In the events leading up to the horrific May 4 shooting at Kent State University, no one knew, or could have known, what would come. This was the most politically tumultuous time the campus had ever known. Students were actively protesting for what they believed was right and never expected to be shot or shot at for it. The signs couldn't have been there, because it had never happened before. Now, the university and others work to insure that it will never happen again.

Events Before May 4, 1970

Before 1970, the Kent State Chapter of the Students for a Democratic Society was actively involved in the anti-war movement to stop the increasing bloodshed in Vietnam. This was in reaction to the news that 58,000 Americans and millions of Asians had been killed in Cambodia, Laos, and Vietnam.

Within the classrooms, activism was sometimes discussed, but that really didn't promote activism among the students. Instead, other things, such as the daily news reports and discussions amongst students and their Vietnam veteran friends, provoked the students to join in the antiwar protests.

April 29, 1970

Cambodia: United States and Vietnamese forces mount a ground attack.

May 1, 1970

In response to the announced attacks on Cambodia, student protests grow. The ROTC building receives the brunt of their outrage. It is attacked, and small fires are started around the building.
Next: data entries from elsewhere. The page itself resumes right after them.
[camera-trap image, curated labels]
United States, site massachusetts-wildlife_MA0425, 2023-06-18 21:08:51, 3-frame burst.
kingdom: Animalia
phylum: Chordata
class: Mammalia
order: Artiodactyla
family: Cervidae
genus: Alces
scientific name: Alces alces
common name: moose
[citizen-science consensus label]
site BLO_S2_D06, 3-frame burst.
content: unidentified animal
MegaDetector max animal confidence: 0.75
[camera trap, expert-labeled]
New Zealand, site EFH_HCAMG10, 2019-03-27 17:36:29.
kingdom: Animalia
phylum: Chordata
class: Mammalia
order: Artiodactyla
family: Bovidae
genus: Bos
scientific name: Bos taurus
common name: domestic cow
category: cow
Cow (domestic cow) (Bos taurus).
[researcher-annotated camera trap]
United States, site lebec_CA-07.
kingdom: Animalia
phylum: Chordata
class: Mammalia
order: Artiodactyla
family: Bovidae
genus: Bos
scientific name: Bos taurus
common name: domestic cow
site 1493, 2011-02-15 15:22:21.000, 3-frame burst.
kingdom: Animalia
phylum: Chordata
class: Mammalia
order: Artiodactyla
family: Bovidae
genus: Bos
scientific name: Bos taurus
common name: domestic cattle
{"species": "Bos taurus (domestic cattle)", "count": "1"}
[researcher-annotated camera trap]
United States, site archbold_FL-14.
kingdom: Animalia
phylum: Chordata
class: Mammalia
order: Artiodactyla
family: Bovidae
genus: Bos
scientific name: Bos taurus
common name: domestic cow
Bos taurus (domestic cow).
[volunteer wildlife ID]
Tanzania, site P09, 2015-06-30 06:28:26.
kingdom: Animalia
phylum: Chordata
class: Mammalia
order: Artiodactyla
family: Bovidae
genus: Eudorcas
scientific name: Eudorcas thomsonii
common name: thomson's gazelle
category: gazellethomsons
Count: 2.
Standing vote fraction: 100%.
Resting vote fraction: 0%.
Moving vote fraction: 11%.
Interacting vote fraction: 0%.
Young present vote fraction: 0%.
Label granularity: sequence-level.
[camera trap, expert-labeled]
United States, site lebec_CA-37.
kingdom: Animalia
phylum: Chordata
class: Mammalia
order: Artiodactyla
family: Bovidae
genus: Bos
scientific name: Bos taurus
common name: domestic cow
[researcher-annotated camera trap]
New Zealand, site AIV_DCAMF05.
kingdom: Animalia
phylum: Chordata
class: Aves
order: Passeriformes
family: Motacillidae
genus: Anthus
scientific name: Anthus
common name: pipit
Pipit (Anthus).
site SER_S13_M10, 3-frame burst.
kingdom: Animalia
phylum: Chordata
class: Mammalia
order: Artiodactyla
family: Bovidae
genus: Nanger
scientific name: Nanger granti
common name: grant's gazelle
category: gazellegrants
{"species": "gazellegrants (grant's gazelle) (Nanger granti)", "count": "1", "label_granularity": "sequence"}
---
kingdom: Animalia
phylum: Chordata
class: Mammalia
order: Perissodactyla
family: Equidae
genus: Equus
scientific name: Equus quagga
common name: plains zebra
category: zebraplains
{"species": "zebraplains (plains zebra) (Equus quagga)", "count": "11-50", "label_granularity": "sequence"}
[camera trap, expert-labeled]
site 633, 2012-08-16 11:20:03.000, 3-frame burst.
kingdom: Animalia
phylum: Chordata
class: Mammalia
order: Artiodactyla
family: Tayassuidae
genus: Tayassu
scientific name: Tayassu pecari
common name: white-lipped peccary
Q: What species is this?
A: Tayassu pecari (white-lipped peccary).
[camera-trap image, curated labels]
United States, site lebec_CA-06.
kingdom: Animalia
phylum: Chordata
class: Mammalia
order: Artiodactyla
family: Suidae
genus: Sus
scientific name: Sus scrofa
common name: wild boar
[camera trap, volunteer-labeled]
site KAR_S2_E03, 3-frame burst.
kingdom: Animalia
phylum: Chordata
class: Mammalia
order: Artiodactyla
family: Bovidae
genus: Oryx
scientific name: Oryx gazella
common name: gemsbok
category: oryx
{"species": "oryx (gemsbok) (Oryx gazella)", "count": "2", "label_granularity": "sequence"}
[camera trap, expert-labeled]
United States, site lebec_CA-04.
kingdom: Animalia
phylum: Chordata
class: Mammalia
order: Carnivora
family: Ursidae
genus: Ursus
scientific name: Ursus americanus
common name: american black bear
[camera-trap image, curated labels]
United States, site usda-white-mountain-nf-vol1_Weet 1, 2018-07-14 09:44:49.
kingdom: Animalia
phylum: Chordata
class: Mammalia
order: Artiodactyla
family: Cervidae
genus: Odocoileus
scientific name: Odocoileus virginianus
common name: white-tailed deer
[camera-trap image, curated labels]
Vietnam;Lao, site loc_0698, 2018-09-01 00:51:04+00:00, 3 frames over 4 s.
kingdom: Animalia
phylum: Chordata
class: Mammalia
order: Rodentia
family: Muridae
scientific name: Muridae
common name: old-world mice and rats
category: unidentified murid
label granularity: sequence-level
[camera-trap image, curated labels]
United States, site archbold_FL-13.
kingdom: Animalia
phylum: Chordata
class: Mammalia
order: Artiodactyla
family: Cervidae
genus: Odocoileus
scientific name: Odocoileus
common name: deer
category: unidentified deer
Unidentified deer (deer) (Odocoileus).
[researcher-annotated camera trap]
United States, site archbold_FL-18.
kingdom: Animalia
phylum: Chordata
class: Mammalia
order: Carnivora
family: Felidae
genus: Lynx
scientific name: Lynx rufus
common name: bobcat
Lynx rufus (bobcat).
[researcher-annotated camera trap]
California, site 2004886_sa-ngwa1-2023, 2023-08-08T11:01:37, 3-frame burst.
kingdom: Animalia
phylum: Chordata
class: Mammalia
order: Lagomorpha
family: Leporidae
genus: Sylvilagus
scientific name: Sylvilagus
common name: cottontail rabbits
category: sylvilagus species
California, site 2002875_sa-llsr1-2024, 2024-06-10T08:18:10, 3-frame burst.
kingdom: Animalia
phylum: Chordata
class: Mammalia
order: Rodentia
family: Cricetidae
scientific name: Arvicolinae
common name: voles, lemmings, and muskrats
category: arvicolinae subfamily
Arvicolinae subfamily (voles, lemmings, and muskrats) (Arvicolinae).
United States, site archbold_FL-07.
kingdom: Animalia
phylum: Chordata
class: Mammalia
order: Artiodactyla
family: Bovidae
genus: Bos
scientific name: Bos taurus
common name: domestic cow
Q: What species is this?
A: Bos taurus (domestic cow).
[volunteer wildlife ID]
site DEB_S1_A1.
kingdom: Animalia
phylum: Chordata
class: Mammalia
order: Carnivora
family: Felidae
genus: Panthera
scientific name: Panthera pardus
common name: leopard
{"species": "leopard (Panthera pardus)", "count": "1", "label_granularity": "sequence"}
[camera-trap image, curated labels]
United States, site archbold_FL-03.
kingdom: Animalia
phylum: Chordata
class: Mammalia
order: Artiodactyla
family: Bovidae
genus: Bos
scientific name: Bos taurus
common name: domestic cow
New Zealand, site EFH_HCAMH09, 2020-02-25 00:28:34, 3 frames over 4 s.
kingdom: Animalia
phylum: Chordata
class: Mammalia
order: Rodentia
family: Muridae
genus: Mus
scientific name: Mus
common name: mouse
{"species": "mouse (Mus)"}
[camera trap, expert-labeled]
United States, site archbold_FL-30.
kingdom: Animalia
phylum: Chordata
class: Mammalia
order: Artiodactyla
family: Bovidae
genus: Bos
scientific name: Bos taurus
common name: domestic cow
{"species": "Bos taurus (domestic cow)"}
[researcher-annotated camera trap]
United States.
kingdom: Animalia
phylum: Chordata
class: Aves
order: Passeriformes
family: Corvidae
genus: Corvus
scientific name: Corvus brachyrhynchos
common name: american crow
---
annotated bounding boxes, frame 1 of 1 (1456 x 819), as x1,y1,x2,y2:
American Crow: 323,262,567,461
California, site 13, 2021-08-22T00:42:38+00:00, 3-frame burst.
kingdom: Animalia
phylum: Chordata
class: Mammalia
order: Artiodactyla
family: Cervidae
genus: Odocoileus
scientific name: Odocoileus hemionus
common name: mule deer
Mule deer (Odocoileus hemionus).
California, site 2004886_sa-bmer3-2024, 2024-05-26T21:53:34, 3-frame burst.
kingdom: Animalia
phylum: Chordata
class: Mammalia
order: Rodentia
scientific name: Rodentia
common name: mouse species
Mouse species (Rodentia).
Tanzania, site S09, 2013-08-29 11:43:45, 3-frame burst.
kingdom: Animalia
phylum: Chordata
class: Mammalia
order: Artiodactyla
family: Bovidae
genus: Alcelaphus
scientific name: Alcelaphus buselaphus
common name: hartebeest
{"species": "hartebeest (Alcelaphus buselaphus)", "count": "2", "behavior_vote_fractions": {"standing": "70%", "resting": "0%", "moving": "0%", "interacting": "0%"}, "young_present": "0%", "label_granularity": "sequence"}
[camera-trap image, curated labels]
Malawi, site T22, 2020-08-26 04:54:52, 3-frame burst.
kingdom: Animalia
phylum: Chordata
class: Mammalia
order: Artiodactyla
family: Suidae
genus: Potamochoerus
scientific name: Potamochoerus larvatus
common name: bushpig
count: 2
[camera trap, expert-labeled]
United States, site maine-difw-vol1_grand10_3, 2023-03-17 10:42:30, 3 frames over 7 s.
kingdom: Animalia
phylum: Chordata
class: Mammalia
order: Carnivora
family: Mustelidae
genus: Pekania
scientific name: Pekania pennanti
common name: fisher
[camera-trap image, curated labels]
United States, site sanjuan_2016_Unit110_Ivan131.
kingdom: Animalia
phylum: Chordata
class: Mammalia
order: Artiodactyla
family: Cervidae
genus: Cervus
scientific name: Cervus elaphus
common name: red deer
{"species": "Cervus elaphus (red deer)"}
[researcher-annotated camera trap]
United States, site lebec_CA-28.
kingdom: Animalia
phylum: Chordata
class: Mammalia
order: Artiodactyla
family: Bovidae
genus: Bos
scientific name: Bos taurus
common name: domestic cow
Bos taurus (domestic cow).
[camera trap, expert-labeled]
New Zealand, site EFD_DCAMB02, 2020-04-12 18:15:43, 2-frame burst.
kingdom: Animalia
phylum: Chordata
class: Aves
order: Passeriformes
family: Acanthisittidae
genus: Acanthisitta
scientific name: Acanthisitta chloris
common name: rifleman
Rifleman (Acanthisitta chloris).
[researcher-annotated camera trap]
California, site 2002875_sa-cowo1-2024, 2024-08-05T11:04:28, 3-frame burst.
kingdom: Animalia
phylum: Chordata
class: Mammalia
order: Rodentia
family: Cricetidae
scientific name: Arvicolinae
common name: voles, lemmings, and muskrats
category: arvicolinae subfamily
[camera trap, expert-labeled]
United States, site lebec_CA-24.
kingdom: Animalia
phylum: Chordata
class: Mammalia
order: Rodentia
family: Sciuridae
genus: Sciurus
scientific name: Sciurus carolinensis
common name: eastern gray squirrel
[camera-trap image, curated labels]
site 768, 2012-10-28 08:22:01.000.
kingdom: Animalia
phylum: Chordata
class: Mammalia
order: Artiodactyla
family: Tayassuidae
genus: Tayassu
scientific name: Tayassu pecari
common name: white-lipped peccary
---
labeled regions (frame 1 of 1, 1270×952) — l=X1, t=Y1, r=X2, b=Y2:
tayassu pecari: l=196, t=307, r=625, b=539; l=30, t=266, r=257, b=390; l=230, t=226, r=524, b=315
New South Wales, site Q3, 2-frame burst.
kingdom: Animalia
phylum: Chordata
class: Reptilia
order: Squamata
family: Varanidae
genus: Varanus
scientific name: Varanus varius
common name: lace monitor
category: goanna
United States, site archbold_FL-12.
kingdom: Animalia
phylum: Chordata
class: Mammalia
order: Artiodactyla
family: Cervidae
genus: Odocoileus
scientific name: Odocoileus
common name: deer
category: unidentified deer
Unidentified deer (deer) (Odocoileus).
Mayor of Kent, Leroy Satrom, requests that the National Guard be sent to the town and university to maintain order.

May 3, 1970

On Sunday, about 1,000 National Guardsmen are sent to occupy the campus, with few soldiers left in the town itself. At around 10:00pm the ROTC building is found fully ablaze.

Ohio Governor James A. Rhodes takes a special trip to Kent. He makes this statement concerning protestors at Kent:

"[They are t]he worst type of people we harbor in America...Worse than the communists...We're going to eradicate the problem!"

May 4, 1970 - The Day and the Deed

The Day

May 4 was another day of activism. Students were notified that the rallies were prohibited while the National Guard occupied campus. The students proceeded to protest, disregarding the order.

12:00pm - About 2,000 people gather at Kent Commons in protest of the guard occupation. A dispersal is ordered, but upon hearing this, the taunting grows worse. Students throw rocks. In response the Guardsmen launch tear gas at the students.

The Deed

After being chased to the football field, the students and Guardsmen experienced a short standoff. Rocks were again thrown. The guardsmen knelt down and took aim, but there was no shooting. The troops regroup and begin marching in retreat. Once on Blanket Hill, much to the shock of the protestors, Troop G turns and fires on the students.

In 13 seconds, a total of 67 bullets were fired. When the smoke cleared, nine people were wounded, and four lay dead.